# OBJECTIVE
Lay out every line of the material below as a Markdown table with the columns Row and Line, numbering the rows and omitting blank lines.

═══ STORED DATA

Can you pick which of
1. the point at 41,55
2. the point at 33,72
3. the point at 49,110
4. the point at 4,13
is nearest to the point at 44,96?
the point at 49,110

══════

# TASK RESULT
| Row | Line |
|---|---|
| 1 | Can you pick which of |
| 2 | 1. the point at 41,55 |
| 3 | 2. the point at 33,72 |
| 4 | 3. the point at 49,110 |
| 5 | 4. the point at 4,13 |
| 6 | is nearest to the point at 44,96? |
| 7 | the point at 49,110 |